== CONSIGNE 1 ==
D'après l'extrait sur les galeries creusées sous les rues, à quelle profondeur M. Héricart de Thury dit-il avoir tracé le milieu des murs mitoyens ?
== CONSIGNE 2 ==
Écrivez la suite de l'extrait sur les galeries creusées sous les rues, à partir de la fin de la citation.

== EXTRAIT DU DOCUMENT ==
Avant les travaux dont nous parlons plus haut, beaucoup de monuments, l'Observatoire le Luxembourg, l'Odéon, le Val-de-Grâce, le Panthéon, l'église Saint-Sulpice, etc., se trouvaient comme suspendus dans le vide au-dessus de vastes abîmes où d'un instant à l'autre, ils pouvaient s'engloutir: «Dans nos recherches et nos travaux, dit M. Héricart de Thury, nous nous sommes particulièrement attachés à établir le rapport le plus rigoureux, ou si l'on veut me permettre l'emploi de ce mot, la corrélation la plus intime et la plus réciproque des détails de la surface et de l'état des vides. C'est en suivant ce plan d'une manière uniforme que nous avons tracé, ouvert et conservé au-dessous et à l'aplomb de chaque rue, une ou deux galeries suivant la largeur de la voie, de manière à diviser respectivement les quartiers, à isoler les massifs, à préparer la reconnaissance des propriétés, à déterminer leur étendue, à fixer leurs limites au-dessous de celles de la surface, à tracer, à plus de quatre-vingts pieds de profondeur, le milieu des murs mitoyens sous le milieu même de leur épaisseur, à rappeler le numéro de chaque maison exactement au-dessous de celui de la propriété; enfin, je le répète, à établir un tel rapport entre le dessus et le dessous qu'on peut en voir et en vérifier la rigoureuse correspondance sur les plans de l'inspection.»

== DONNÉES ==
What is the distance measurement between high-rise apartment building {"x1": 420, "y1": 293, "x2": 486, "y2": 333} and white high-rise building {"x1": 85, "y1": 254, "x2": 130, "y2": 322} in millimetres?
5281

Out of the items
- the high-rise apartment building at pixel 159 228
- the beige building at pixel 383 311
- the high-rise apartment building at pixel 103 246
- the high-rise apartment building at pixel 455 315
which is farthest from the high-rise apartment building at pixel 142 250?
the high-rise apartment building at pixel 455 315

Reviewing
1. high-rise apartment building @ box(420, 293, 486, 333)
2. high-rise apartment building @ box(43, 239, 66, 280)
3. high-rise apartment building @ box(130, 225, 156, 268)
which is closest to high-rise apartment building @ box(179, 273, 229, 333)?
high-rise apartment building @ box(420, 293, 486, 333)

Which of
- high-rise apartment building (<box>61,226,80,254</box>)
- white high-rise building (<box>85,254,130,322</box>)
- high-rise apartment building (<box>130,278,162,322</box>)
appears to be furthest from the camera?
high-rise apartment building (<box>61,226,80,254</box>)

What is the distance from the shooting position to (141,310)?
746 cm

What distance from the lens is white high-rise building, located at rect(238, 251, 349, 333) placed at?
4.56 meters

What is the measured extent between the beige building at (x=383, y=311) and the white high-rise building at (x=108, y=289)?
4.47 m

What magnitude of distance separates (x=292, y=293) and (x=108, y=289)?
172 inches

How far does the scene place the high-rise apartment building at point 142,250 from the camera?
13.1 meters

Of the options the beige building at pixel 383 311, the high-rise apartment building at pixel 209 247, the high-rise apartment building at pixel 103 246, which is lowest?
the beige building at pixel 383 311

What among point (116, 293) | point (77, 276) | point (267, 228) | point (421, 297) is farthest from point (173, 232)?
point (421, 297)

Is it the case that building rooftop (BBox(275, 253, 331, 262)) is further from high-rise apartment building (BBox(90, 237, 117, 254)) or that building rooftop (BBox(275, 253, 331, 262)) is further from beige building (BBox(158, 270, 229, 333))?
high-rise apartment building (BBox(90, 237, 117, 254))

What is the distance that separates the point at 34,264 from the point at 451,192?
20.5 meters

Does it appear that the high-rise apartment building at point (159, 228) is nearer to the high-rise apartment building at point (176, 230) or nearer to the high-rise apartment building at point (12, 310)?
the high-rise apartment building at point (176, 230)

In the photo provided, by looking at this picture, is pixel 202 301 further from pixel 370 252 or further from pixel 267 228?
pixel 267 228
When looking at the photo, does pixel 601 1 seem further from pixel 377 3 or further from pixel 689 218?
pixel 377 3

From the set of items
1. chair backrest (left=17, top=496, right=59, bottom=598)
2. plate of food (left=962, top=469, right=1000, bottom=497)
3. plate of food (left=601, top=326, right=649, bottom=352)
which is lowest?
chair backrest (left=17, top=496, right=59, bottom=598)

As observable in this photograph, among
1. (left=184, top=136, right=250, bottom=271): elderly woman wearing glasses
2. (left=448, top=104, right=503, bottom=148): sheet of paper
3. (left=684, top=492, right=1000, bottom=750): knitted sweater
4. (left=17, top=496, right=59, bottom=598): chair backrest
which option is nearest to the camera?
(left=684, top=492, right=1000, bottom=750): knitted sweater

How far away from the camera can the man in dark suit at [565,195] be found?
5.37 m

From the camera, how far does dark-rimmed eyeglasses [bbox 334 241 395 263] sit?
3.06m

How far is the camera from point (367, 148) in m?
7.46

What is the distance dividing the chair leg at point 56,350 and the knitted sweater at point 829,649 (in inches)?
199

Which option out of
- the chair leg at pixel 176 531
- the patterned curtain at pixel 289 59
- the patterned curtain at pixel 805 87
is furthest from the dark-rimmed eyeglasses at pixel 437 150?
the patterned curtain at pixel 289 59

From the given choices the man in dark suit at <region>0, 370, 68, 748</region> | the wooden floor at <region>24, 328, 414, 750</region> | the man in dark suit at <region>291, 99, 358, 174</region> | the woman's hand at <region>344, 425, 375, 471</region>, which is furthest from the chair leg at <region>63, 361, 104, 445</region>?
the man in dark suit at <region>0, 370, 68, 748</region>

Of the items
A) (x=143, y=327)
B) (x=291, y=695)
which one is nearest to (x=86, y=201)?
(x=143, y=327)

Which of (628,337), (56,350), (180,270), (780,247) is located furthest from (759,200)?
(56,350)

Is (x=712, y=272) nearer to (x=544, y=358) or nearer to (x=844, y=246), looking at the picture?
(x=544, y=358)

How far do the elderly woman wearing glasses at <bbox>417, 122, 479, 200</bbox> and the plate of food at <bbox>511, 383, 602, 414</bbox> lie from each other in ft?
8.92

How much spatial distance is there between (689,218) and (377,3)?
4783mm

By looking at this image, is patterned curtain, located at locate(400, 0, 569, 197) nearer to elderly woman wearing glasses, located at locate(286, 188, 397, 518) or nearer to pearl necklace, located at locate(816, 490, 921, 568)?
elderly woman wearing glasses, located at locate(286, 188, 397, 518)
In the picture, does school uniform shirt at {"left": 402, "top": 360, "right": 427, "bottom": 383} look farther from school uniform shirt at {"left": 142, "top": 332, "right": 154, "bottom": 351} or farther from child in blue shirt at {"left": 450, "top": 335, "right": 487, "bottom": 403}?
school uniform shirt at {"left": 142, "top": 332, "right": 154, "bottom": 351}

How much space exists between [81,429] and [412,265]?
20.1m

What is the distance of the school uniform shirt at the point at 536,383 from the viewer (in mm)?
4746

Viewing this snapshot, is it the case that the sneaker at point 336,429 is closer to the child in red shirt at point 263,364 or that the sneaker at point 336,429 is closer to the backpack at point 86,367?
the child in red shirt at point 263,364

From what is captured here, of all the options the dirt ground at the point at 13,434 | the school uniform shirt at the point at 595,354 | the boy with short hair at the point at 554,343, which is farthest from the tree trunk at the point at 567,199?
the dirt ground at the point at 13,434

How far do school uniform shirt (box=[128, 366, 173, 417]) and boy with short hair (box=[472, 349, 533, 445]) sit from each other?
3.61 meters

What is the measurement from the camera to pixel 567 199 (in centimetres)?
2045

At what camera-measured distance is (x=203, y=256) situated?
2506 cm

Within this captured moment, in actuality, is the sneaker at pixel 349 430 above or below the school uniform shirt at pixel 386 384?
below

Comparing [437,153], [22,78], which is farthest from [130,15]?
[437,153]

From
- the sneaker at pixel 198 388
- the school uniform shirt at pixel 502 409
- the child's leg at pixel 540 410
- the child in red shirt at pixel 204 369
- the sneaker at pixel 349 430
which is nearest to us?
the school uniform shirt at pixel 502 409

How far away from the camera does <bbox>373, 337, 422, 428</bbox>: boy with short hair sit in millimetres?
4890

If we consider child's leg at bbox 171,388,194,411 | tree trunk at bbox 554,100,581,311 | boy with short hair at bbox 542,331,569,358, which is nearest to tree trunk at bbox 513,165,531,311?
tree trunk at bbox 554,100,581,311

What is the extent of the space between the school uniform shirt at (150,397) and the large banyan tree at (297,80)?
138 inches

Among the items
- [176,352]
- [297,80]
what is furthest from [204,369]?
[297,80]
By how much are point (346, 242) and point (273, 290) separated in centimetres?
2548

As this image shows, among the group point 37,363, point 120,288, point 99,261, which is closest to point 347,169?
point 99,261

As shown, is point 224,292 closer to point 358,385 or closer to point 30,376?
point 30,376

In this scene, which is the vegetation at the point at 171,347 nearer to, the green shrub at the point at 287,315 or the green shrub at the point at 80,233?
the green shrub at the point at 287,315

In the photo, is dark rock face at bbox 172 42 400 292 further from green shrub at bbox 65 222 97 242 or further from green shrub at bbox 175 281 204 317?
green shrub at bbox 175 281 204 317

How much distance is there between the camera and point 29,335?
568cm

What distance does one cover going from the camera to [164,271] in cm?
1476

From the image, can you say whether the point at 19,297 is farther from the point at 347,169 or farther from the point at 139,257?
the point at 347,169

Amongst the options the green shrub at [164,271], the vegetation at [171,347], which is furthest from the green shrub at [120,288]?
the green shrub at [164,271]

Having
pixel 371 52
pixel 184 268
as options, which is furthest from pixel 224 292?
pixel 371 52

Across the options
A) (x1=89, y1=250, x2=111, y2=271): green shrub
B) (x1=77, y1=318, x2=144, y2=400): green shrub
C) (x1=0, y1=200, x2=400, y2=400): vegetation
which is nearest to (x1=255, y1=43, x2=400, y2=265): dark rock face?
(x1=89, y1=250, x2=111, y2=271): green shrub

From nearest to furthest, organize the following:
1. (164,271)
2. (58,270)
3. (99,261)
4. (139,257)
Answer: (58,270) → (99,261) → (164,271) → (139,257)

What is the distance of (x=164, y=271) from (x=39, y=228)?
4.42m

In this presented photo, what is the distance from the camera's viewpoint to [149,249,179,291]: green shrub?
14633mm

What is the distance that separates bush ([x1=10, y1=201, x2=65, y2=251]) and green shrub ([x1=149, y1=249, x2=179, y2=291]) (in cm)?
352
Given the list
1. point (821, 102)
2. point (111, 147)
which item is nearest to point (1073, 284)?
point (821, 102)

== RÉPONSE RÉDIGÉE 1 ==
À plus de quatre-vingts pieds de profondeur.

== RÉPONSE RÉDIGÉE 2 ==
On doit à M. Frochot, préfet de la Seine sous le premier Empire, d'importantes améliorations dans la disposition et l'arrangement des galeries et ossuaires qui ajoutent beaucoup à l'intérêt pour le visiteur. Nous citerons, après la chapelle, une curieuse collection pathologique où sont classés avec méthode toutes les espèces d'ossements déformés par quelque maladie. Une autre collection, dite minéralogique, nous offre la série complète des bancs de terre et de pierre qui constituent le sol et les parois des Catacombes.

On évalue à peut-être sept ou huit fois le nombre des vivants de la grande cité le total des individus dont les ossements reposent dans la ville souterraine. Le cimetière des Innocents, à lui seul, d'après ce qu'on calcule, dans une période de sept siècles, aura dû dévorer tout au moins douze cent mille cadavres. En 1780, un rapport constatait que «le nombre des corps déposés dans une fosse commune voisine de la rue de la Lingerie, excédant toute mesure et ne pouvant se calculer, en avait exhaussé le sol de plus de huit pieds au-dessous des rues et habitations voisines.»

La nécessité de supprimer le cimetière parut donc évidente à M. Lenoir lieutenant-général de police, à qui est due la première idée des Catacombes, réalisée en 1786 seulement. Tous les ossements recueillis dans les chapelles sépulcrales ou cimetières détruits depuis cette époque, ont trouvé place dans cette immense Nécropole où pareillement ont été déposés les restes d'un grand nombre des victimes de la Terreur.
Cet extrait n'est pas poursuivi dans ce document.